I see no legal significance in the brochure that was issued by Haverberg and which contained the name Sherman on the back page. The plaintiff did not see the advertisement. Sherman did not authorize the advertisement. Sherman did nothing to induce anyone to buy a conveyor that it did not even manufacture. The majority opinion makes a manufacturer responsible for every product the distributor sells simply because the distributor advertises that it distributes for a particular manufacturer.
The case law provides no support to the plaintiff. Cited are four cases that are patent examples of holding out: Connelly v. Uniroyal, Inc. (1979), 75 Ill. 2d 393, 389 N.E.2d 155; Sipari v. Villa Olivia Country Club (1978), 63 Ill. App. 3d 985; Lill v. Murphy Door Bed Co. (1937), 290 Ill. App. 328, 8 N.E.2d 714, and Davidson v. Montgomery Ward & Co. (1912), 171 Ill. App. 355. In each of them the defendant permitted its name to be placed on the product that caused the injury. Implicit in the holding out doctrine is the notion that the defendant has done something to give the plaintiff the erroneous impression that the product which injured him was manufactured by the defendant. More specifically it has been held that a party who leads others to believe that he is the manufacturer by placing his name on a product, label, by advertising or by other means may be held to the same liability for the defective product as if he were actually the manufacturer. He is effectively estopped from denying his identity as the manufacturer. Annot., 51 A.L.R.3d 1344, 1361 (1973).
In the instant case Sherman did not do anything to create the impression in the mind of the plaintiff that it had manufactured the conveyor. The plaintiff in the instant case worked at the gas station where he was injured and was obviously familiar with the machinery. The complaint alleged that he was injured by the conveyor drive chain mechanism belt which had a hole in its cover. The plaintiff could readily see that the defendant’s name or trade mark did not appear on this particular piece of machinery. Thus, the plaintiff could not have been misled into thinking that the defective conveyor was manufactured by the defendant.

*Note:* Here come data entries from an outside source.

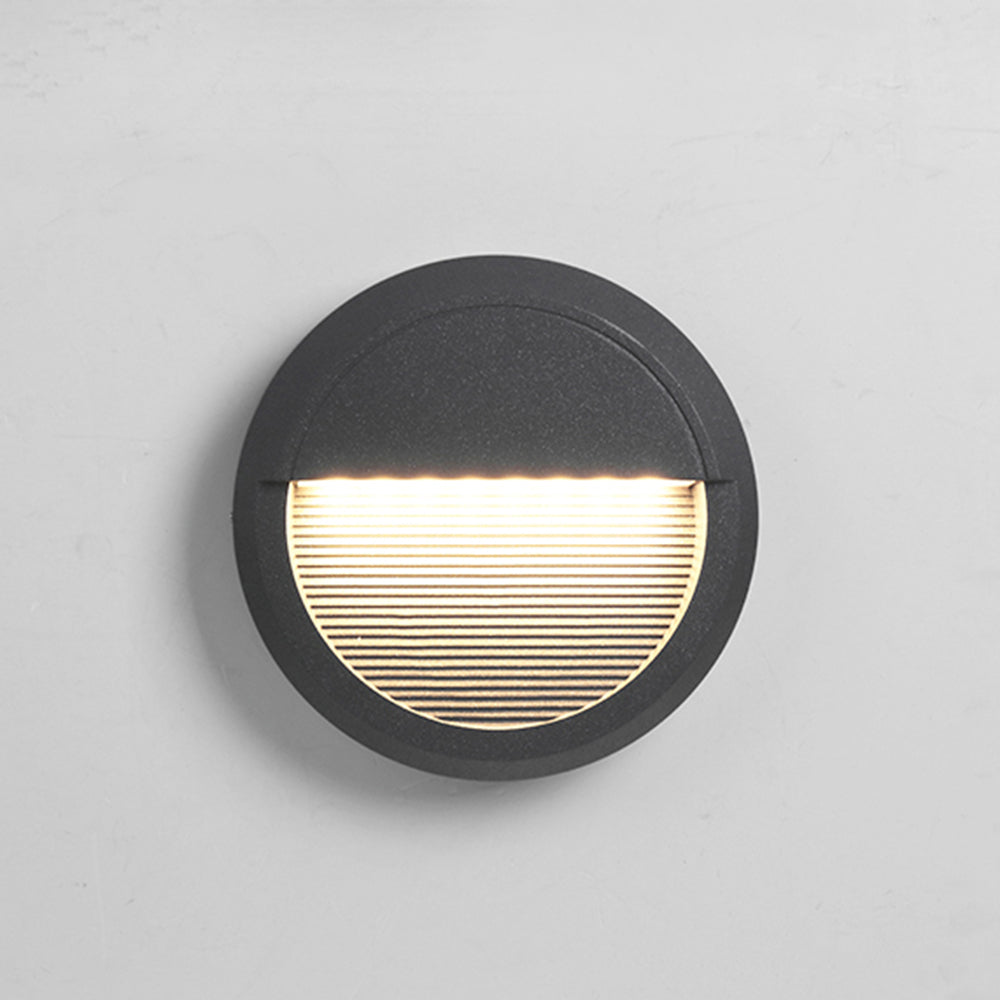Ray Moderno Redondo Cuadrado Metal Aplique Exterior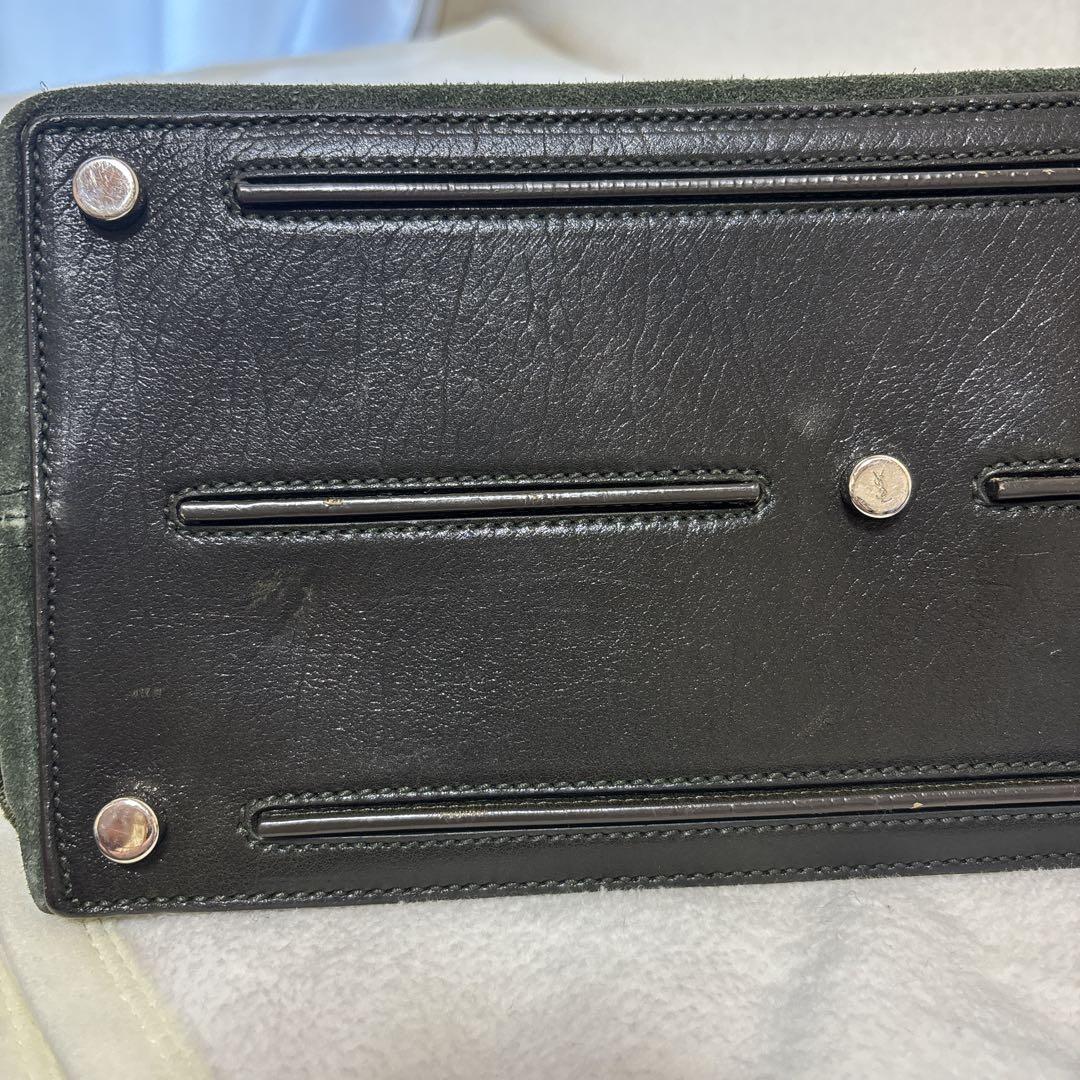 【伊勢丹限定】イヴサンローラン ミューズトゥ ミリタリーキャンバス × レザー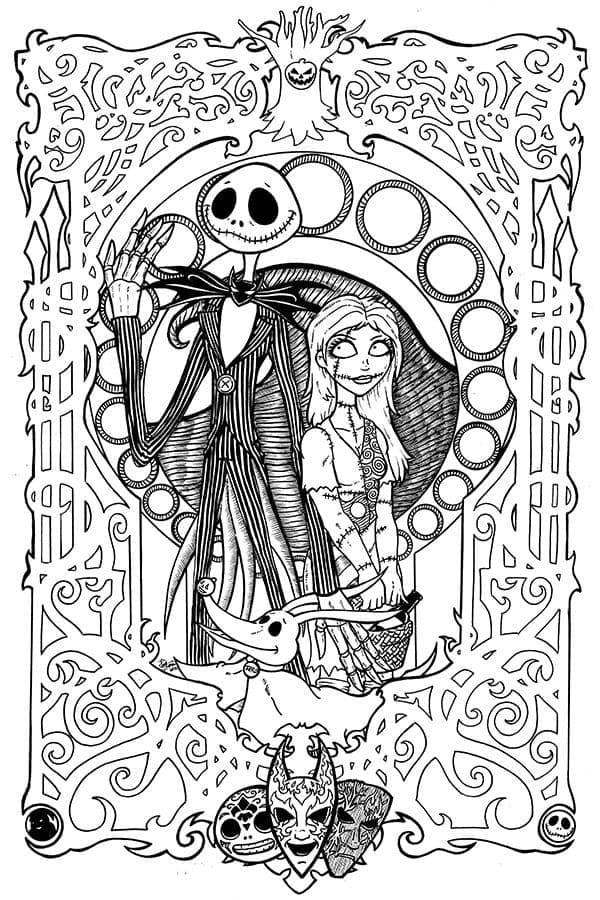 Dibujo gratuito Jack Skellington #202290 de la coleccion Películas de Animación para imprimir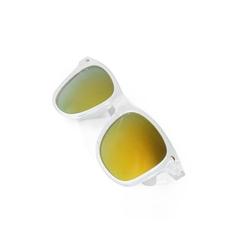 Vue Lunettes de soleil en PC avec monture translucide - Mekong de couleur jaune| Krokrodeal
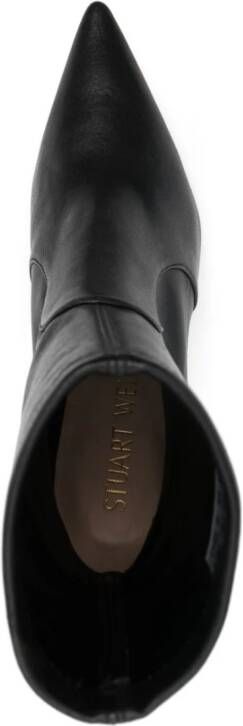 Stuart Weitzman Stuart 85mm leather boots Black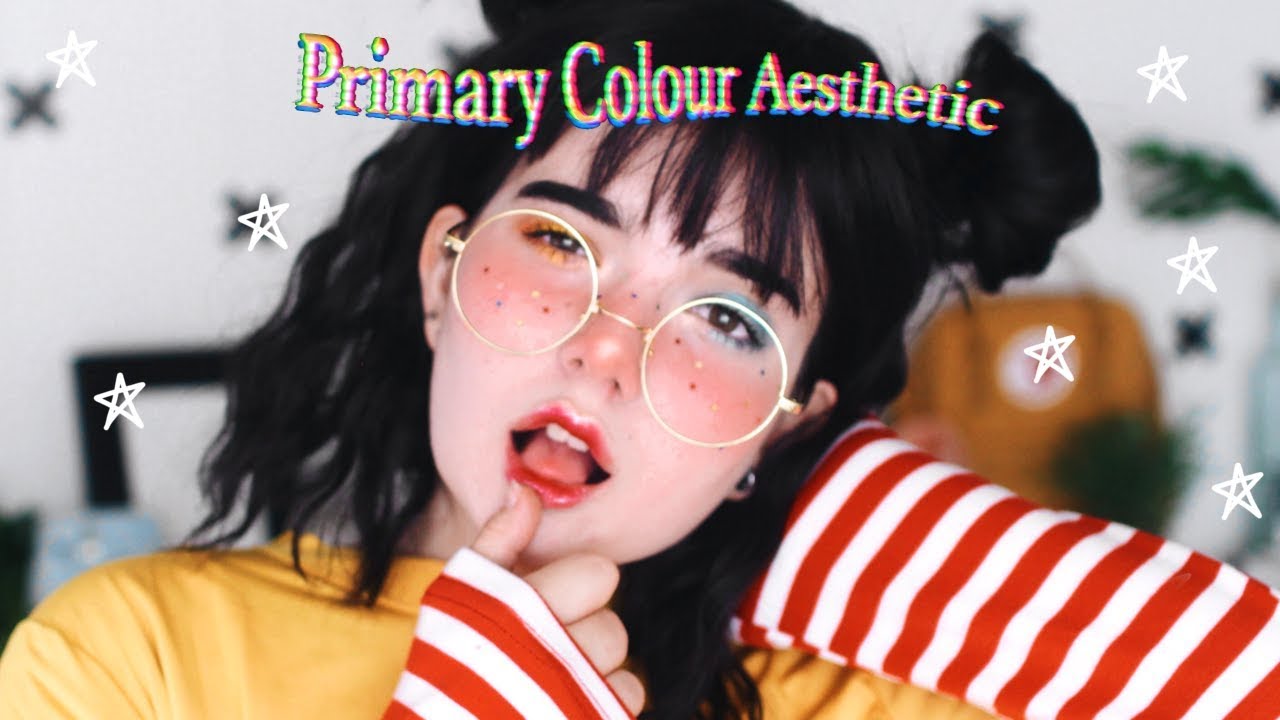 ❤️💛💙Primary Colour Aesthetic ❤️💛💙|  Makeup Tutorial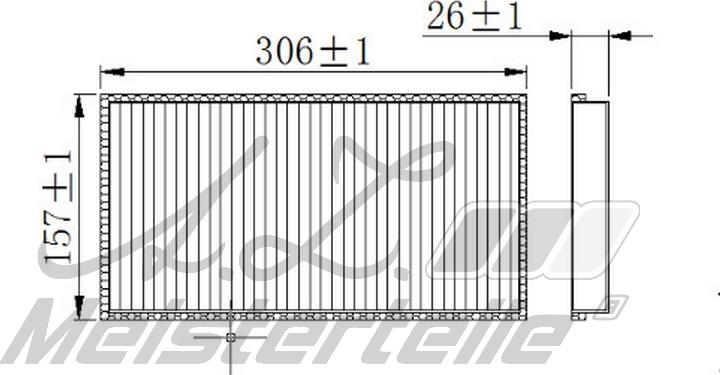 A.Z. Meisterteile AZMT-41-010-1529 - Filtre, air de l'habitacle cwaw.fr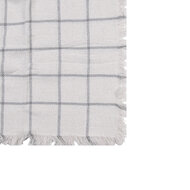 Clayre & Eef | Plaid Wit, Grijs 125x150 cm | KT060.137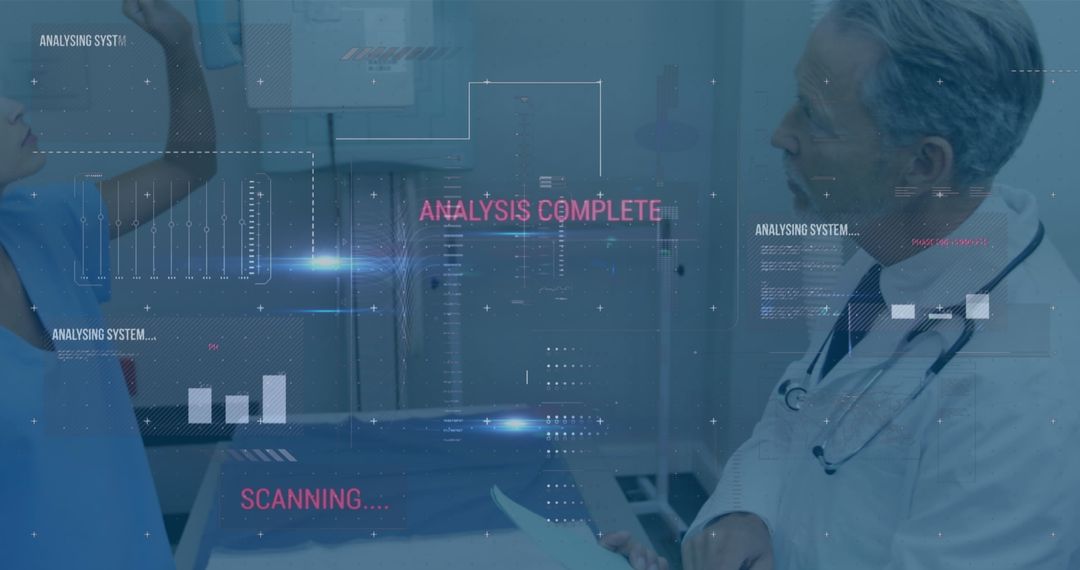 Digital Healthcare Interface with Diverse Doctors Analyzing Data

In Connelly, the court in ruling on a case involving a licensor that allowed a product to be manufactured with the licensor’s name on it set out the policy rationale for applying the holding out doctrine:
“A licensor is an integral part of the marketing enterprise, and its participation in the profits reaped by placing a defective product in the stream of commerce [citation] presents the same public policy reasons for the applicability of strict liability which supported the imposition of such liability on wholesalers, retailers and lessors. The societal purposes underlying Suvada mandate that the doctrine be applicable to one who, for a consideration, authorizes the use of his trademark, particularly when, as here, the product bears no indication that it was manufactured by any other entity.”
Sherman did not reap any profits and did not place the conveyor into the stream of commerce.
For the reasons stated I would affirm the judgment of the trial court.